BRONCA EN EL CIRCO del escritor cubano ROBERTO DIAZ

BRONCA EN EL CIRCO

 

En mi juventud tenía yo un amigo que era artista de circo, era el mejor alambrista, posiblemente del mundo, hacía maravillas en la cuerda floja y era el único ser humano que se acostaba a lo largo del alambre y levantando los pies le daba vueltas a un palo con los dos extremos encendidos a la vez que hacia equilibrios con los brazos para no caerse.

Remigio Araujo, mas conocido por Tata,  que así es como se llama mi amigo, él  y yo siempre andábamos juntos y cada noche lo acompañaba al circo y también algunas veces hacía mis pininos con él, por que además de caminar la cuerda floja era un tremendo humorista, pero como el dueño del circo también era amigo mío, pues de vez en cuando me ponían a cuidar la puerta para que nadie entrara sin pagar.

Por aquellos tiempos yo me había dedicado al boxeo con muy Buenos resultados y realmente me sentía muy confiado aunque por mi pequeña estatura y poco peso, nunca fui un noqueador, o sea de gran pegada, pero me defendía bastante bien.

En cierta oportunidad vino un muchacho del barrio a tratar de entrar sin pagar  cosa que por supuesto le impedí y se fue a su casa amenazando con llevar a su hermano mayor. Una de las personas que presenció el alltercado se me acercó y me dijo.

–      Oye, ten cuidado con el hermano de ese muchacho, es un tipo muy agresivo y se faja a piñazos todos los días por cualquier cosa. Y es una mole, pesa como 200 libras y tiene la fuerza de un toro.

A mi realmente no me impresionó lo que me dijo aquel hombre, en definitiva yo dominaba el arte de dar y que no te den y estaba muy bien entrenado por aquellos días.

Otro de los presentes me dijo,

 

–      Oye ahi viene el muchacho con el hermano, mejor entra y que venga otro para la puerta, por que la cosa se va a poner mala.

Empezaron a reunirse los vecinos en cuanto vieron la actitud del valentón y hasta los que habían entrado salieron para ver la Bronca.

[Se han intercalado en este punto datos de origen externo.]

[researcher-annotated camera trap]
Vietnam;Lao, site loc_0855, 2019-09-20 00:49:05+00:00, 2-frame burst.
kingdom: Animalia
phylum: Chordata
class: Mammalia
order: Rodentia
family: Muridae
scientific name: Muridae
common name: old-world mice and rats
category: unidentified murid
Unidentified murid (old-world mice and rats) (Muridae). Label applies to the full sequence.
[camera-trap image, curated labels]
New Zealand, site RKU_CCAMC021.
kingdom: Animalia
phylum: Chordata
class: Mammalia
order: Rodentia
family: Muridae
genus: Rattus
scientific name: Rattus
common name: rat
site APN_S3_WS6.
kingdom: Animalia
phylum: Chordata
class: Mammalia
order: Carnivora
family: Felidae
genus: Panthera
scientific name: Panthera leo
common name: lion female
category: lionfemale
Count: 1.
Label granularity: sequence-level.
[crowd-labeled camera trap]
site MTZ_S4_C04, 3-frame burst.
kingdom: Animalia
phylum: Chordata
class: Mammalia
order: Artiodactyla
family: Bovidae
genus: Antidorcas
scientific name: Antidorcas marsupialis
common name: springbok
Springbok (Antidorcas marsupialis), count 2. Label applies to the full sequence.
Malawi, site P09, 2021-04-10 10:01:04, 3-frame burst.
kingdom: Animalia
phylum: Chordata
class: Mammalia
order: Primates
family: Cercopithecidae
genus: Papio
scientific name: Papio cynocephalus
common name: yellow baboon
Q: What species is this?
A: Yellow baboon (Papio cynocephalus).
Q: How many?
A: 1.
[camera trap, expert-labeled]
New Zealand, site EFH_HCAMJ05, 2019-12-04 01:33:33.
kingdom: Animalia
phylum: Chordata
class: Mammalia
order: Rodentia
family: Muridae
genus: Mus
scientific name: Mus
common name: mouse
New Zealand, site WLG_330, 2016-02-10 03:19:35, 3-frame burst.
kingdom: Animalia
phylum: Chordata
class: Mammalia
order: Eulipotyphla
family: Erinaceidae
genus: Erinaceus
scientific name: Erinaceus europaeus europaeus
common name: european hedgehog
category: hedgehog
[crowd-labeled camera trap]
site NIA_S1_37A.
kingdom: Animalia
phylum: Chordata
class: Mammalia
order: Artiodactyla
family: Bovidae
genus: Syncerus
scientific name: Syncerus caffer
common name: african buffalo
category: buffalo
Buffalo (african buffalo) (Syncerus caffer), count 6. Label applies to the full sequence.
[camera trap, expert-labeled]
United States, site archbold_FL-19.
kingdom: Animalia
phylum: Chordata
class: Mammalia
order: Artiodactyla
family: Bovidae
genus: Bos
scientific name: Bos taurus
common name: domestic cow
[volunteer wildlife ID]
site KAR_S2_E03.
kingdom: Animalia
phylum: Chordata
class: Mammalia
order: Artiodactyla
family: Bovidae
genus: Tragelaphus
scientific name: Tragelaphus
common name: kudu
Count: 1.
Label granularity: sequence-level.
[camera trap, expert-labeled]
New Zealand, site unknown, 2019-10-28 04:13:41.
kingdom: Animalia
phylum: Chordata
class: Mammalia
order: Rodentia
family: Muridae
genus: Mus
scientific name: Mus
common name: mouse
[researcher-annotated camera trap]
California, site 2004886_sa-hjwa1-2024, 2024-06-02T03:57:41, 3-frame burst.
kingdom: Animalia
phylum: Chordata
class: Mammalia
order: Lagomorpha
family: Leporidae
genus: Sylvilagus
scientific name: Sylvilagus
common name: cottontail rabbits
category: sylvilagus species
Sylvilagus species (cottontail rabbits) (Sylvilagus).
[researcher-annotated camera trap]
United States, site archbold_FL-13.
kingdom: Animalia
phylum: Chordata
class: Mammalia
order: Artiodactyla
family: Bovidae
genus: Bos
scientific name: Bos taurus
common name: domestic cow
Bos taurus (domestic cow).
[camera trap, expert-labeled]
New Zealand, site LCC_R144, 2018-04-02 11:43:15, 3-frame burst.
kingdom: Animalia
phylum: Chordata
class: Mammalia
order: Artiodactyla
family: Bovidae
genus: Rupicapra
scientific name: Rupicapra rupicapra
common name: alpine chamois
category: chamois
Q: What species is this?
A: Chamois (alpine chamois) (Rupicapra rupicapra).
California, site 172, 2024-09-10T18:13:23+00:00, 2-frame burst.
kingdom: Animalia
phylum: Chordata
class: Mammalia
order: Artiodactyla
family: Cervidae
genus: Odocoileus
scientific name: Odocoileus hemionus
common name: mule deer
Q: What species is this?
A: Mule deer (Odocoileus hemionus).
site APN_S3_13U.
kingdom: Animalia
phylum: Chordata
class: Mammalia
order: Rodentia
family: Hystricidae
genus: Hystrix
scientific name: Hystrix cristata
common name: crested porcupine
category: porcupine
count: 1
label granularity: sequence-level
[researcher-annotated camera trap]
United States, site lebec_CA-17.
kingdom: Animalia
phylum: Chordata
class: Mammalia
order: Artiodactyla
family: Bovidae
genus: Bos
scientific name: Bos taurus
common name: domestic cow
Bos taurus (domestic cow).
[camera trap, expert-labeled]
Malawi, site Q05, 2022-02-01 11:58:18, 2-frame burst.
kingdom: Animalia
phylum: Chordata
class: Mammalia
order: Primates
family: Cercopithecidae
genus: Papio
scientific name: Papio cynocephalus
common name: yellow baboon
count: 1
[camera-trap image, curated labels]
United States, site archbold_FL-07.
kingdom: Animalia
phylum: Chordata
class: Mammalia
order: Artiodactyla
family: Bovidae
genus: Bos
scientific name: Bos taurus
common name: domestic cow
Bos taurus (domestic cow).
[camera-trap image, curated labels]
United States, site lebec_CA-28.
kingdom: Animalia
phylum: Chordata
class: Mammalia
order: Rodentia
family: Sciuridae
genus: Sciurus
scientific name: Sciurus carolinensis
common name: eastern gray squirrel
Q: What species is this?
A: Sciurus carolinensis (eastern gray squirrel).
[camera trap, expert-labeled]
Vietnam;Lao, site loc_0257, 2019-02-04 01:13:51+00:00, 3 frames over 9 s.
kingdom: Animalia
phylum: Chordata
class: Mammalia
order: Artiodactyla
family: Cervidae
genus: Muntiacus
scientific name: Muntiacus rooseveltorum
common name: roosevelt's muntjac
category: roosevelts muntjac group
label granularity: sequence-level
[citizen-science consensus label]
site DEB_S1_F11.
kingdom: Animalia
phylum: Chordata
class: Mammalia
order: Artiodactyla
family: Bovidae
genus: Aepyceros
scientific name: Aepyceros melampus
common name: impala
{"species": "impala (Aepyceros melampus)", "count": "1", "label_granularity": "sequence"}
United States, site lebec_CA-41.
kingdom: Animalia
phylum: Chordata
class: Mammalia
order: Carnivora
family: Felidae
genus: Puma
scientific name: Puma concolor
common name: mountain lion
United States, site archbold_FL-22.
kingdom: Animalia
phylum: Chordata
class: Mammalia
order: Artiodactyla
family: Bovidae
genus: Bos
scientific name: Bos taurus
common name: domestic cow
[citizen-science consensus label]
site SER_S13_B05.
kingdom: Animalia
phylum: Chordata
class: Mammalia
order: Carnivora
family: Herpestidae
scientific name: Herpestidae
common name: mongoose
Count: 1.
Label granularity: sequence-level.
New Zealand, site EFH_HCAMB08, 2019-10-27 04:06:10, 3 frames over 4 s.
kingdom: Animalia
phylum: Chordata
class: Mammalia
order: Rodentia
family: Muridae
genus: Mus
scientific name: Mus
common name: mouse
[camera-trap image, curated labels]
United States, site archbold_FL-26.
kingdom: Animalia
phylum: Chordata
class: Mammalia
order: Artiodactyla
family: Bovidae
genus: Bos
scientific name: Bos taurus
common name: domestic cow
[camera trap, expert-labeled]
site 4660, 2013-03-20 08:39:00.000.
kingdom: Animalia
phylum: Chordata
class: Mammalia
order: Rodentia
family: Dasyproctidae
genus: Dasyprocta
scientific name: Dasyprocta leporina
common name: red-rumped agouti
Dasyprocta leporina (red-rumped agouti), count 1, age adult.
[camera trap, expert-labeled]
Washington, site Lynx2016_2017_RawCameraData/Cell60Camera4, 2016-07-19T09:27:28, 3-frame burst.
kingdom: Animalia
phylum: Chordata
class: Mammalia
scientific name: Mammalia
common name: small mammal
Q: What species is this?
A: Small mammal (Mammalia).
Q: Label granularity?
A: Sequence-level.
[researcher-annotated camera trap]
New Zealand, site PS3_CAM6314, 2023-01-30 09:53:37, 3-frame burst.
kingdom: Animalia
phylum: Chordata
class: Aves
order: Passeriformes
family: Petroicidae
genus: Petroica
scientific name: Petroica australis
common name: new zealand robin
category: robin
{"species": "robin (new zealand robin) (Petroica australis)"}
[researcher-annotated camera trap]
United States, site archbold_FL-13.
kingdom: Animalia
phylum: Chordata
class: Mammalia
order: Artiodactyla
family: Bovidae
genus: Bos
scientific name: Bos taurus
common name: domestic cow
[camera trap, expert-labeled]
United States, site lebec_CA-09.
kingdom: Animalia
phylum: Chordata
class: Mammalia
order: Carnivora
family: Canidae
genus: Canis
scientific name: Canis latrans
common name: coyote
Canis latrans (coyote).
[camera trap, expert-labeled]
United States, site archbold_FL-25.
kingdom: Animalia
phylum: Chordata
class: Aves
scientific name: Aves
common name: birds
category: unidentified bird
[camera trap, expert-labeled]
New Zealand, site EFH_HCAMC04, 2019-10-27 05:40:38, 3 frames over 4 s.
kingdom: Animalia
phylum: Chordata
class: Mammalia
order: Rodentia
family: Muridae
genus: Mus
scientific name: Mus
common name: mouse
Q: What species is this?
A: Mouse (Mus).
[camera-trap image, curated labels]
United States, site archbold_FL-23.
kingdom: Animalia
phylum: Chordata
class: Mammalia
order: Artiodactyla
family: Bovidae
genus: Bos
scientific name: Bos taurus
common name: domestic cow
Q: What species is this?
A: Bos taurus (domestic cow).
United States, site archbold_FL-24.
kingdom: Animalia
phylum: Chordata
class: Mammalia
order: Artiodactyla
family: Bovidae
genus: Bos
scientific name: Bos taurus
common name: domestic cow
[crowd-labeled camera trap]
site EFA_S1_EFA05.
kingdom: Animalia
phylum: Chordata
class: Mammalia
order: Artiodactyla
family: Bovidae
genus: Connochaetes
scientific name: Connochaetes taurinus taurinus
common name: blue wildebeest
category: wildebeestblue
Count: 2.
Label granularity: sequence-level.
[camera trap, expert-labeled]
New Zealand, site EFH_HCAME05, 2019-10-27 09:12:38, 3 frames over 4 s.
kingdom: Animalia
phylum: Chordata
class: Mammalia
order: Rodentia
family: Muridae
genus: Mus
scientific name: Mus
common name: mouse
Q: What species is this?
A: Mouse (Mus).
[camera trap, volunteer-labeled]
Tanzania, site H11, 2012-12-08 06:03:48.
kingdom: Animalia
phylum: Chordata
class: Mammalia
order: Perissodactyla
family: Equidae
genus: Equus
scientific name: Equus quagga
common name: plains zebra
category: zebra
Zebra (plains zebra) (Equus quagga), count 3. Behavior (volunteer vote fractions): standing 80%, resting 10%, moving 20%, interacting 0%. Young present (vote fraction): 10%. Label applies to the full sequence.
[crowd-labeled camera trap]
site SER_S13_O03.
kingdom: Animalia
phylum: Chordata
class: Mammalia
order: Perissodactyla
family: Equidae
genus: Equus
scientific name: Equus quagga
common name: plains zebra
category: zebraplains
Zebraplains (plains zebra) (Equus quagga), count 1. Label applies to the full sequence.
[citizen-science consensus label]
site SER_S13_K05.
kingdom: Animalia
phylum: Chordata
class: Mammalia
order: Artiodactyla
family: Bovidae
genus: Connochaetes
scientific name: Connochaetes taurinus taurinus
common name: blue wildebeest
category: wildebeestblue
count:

Por supuesto que ninguna de aquellas personas me conocía, no sabían que yo era boxeador y no muy malo, otro me dijo

–      Oye, ese tipo te va a despedazar, es un animal.

Yo seguía tan tranquilo como si nada ocurriera, ellos no sabian quien era yo y pensaban que sería un aperitivo para el gigante aquel que venía bufeando como un toro, y yo pensé, – tremenda sorpresa se van a dar cuando me vean peleando.

El tipo ni me dirigió la palabra, me atacó en cuanto llegó a mi lado, yo le esquivé el primer golpe y contesté con una derecha recta que ni lo estremeció y ahí mismo empezó  la piñasera, los golpes se sucedían con una rapidez inaudita aquello se convirtió en una verdadera carnicería ya la pelea estaba de un solo lado, entonces del público  presente alguien gritó

–      Caballero aguanten a ese hombre que se queda el circo sin portero.

Realmente si no me lo quitan, el tipo me mata.